Using NRG to gather stats

NRG is a front end to rrdtool which is a development of MRTG, essentially it's a script which uses snmpwalk and snmpget to pukll data via snmp and store it in an rrdtool database, the script then generates html and gif files to display graphs of the data. The script is configured using a metaconfiguration file and possibly a number of configuration files for specifig hosts.

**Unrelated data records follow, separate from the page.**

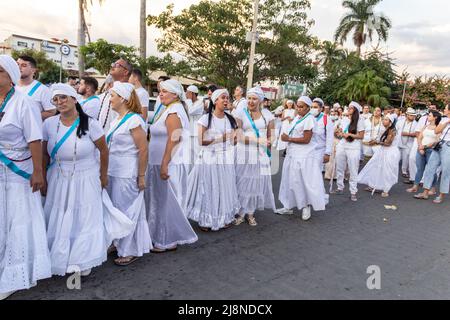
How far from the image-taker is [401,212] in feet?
23.1

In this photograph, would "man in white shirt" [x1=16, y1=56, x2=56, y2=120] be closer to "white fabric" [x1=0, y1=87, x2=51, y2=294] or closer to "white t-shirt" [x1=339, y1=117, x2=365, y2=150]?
"white fabric" [x1=0, y1=87, x2=51, y2=294]

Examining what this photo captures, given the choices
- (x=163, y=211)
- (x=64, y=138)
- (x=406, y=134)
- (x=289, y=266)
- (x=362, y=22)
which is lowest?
(x=289, y=266)

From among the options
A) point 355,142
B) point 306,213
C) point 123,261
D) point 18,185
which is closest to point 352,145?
point 355,142

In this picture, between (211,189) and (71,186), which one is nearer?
(71,186)

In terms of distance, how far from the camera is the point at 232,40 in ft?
64.0

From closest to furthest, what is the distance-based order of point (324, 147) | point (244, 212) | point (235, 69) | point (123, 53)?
point (244, 212) < point (324, 147) < point (123, 53) < point (235, 69)

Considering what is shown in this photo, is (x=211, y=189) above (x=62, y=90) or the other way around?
the other way around

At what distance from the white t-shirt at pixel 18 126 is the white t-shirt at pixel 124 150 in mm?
782

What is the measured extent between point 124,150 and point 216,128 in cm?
160

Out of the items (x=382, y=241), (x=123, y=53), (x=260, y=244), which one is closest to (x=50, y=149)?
(x=260, y=244)

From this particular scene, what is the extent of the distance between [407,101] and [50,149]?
29419mm

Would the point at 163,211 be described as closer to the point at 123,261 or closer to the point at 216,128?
the point at 123,261

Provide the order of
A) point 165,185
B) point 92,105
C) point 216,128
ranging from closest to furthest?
point 165,185 < point 92,105 < point 216,128
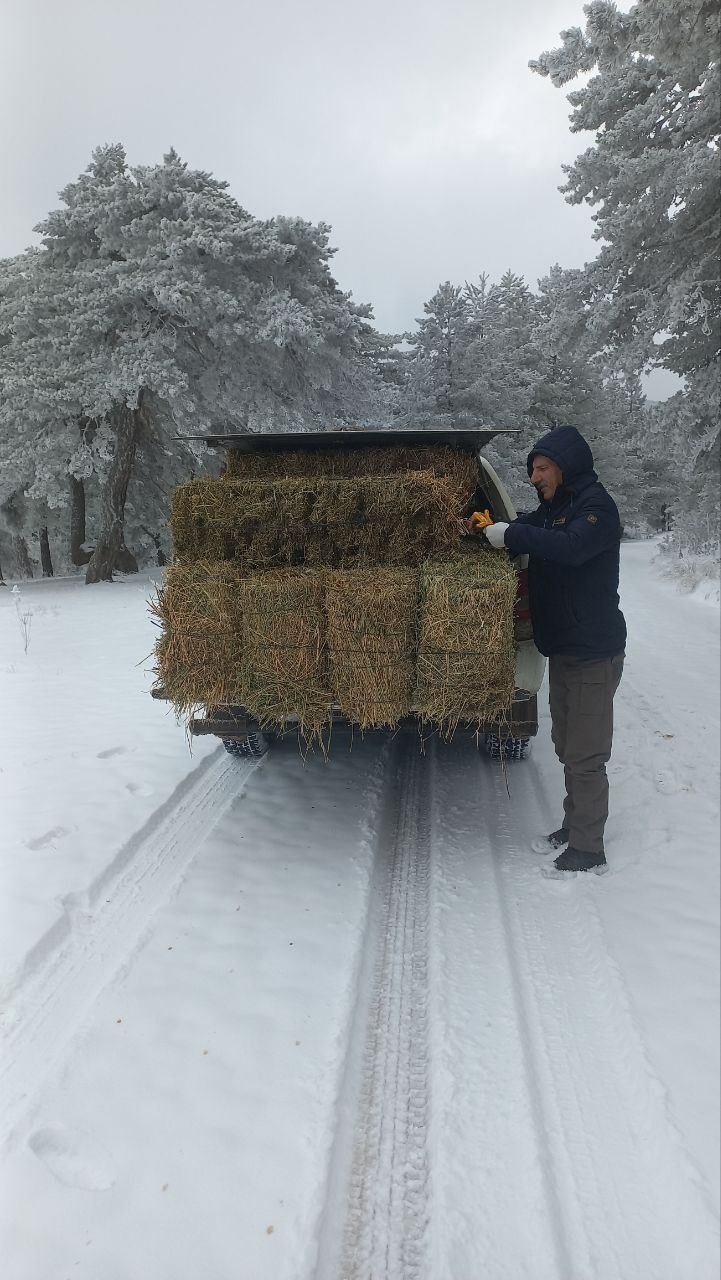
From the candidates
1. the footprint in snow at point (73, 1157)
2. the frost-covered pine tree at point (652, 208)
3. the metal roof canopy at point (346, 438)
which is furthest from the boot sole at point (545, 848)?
the frost-covered pine tree at point (652, 208)

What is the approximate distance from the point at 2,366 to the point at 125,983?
51.2ft

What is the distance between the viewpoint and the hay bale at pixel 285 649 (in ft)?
10.5

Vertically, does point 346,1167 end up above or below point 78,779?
below

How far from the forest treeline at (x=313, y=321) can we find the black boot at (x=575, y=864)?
5.20 metres

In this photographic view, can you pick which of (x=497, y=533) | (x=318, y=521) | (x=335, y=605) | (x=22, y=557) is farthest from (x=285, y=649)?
(x=22, y=557)

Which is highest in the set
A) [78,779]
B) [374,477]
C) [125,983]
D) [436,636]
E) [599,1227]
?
[374,477]

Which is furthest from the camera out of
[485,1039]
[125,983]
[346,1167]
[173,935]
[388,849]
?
[388,849]

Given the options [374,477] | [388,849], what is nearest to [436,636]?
[374,477]

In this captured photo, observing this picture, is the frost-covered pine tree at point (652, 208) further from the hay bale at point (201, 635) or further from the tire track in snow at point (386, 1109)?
the tire track in snow at point (386, 1109)

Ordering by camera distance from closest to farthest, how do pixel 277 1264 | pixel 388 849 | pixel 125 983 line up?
pixel 277 1264, pixel 125 983, pixel 388 849

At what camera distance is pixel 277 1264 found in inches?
69.4

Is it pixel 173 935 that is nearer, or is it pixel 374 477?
pixel 173 935

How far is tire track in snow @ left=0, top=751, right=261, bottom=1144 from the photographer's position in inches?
91.7

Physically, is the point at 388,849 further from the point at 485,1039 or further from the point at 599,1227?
the point at 599,1227
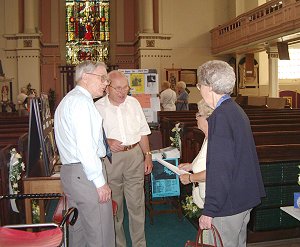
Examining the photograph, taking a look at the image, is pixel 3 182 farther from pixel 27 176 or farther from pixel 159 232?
pixel 159 232

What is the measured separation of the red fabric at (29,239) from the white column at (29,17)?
50.2 feet

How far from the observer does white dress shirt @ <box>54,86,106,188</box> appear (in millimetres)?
2660

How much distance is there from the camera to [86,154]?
2.65 m

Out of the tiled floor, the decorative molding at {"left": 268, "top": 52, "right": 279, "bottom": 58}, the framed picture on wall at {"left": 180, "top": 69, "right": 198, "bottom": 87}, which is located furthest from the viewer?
the framed picture on wall at {"left": 180, "top": 69, "right": 198, "bottom": 87}

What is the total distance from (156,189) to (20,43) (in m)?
13.5

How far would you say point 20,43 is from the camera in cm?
1641

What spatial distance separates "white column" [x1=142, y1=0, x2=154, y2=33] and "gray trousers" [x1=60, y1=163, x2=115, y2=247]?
14532 mm

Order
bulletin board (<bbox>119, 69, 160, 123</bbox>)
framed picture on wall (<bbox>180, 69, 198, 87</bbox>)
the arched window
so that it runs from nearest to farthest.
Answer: bulletin board (<bbox>119, 69, 160, 123</bbox>)
framed picture on wall (<bbox>180, 69, 198, 87</bbox>)
the arched window

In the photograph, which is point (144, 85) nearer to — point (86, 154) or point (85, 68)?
point (85, 68)

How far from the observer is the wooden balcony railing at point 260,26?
11.6 metres

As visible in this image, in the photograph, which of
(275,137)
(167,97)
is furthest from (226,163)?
(167,97)

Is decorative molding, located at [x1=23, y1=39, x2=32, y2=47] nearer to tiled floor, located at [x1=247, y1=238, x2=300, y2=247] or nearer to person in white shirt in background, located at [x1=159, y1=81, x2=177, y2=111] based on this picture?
person in white shirt in background, located at [x1=159, y1=81, x2=177, y2=111]

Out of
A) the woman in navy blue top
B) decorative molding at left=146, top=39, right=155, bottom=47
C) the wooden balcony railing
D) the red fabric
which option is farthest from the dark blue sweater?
decorative molding at left=146, top=39, right=155, bottom=47

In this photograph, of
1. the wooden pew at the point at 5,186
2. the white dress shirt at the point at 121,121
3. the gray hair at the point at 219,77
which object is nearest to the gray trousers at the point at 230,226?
the gray hair at the point at 219,77
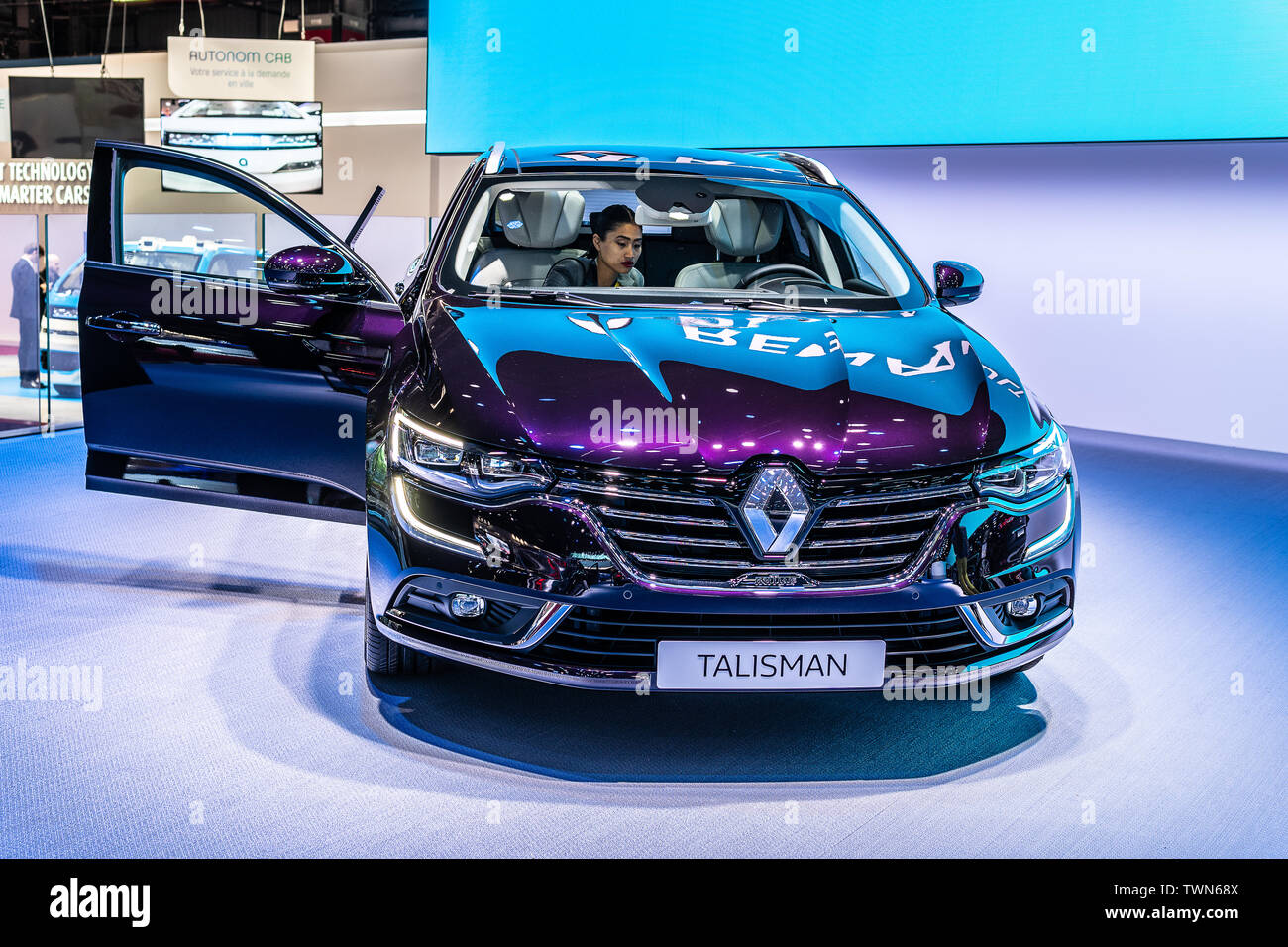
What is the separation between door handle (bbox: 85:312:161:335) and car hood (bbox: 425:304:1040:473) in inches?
50.3

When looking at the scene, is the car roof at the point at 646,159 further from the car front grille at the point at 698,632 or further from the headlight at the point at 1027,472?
the car front grille at the point at 698,632

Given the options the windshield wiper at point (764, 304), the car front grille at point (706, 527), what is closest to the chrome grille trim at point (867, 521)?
the car front grille at point (706, 527)

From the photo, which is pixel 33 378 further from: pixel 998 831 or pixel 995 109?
pixel 998 831

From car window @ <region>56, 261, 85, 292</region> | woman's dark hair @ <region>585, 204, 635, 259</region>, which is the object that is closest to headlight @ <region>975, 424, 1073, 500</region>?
woman's dark hair @ <region>585, 204, 635, 259</region>

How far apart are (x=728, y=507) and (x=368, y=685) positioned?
1261mm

To install add perl-Time-HiRes, rrdtool-1.0.33-2nrg and nrg-0.99.14-1dcs_nrg to your rpmcfg files, you'll also need to add something like

#NRG stuff
< Directory /usr/local/apache/web/nrg>
 Options ExecCGI
< /Directory>
AddHandler cgi-script .cgi
< Files "*.gif">
 ExpiresActive On
 ExpiresDefault M5
< /Files>
to /usr/local/apache/conf/www.conf in order to enable cgi and set the gifs to autoupdate. Secondly change NRG_WEB_TITLE in /usr/local/nrg/Makefile to reflect your web page. Finally you need to create NRG.mconf and .conf files, the NRG.mconf file looks something like

Example 4. NRG.mconf file.

#
# $Id: NRG.mconf.in,v 1.38 2001/04/12 14:34:34 rader Exp $
#

define(APACHE_D,/usr/local/nrg/bin/nrg-discover-apache -debug)
define(BIND_D,/usr/local/nrg/bin/nrg-discover-bind -debug)
define(ERROR_D,/usr/local/nrg/bin/nrg-discover-bind -debug)
define(IFACES_D,/usr/local/nrg/bin/nrg-discover-ifaces -debug)
define(PINGD_D,/usr/local/nrg/bin/nrg-discover-pingd -debug)
define(SENDMAIL_D,/usr/local/nrg/bin/nrg-discover-sendmail -debug)
define(SNMPD_D,/usr/local/nrg/bin/nrg-discover-snmpd -debug)
define(TABLE_D,/usr/local/nrg/bin/nrg-discover-tables -debug)
define(TCP_D,/usr/local/nrg/bin/nrg-discover-tcp -debug)
define(SOMESWITCH_IFACES,"SomeSwitch's Network Interface Data Table")
define(SOMESWITCH_ERRORS,"SomeSwitch's Network Interface Errors Data Table")
define(SITE_PING,"Jupiter's Ping Data Table")
define(SOMESERVER_TCP,"Jupiter's TCP Service Response Time Table")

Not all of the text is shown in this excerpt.